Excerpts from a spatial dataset
-=-=-
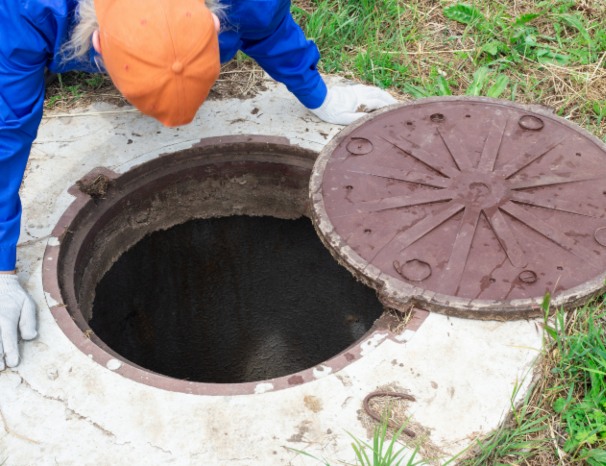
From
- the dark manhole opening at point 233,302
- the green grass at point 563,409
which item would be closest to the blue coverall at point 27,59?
the dark manhole opening at point 233,302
-=-=-
### What this task involves
Update the rows by changing "closest" to "nearest" and keeping everything else the same. Don't include the pictures in your answer.

### Correct response
From
- the dark manhole opening at point 233,302
- the green grass at point 563,409
which item would be nearest to the blue coverall at point 27,59?
the dark manhole opening at point 233,302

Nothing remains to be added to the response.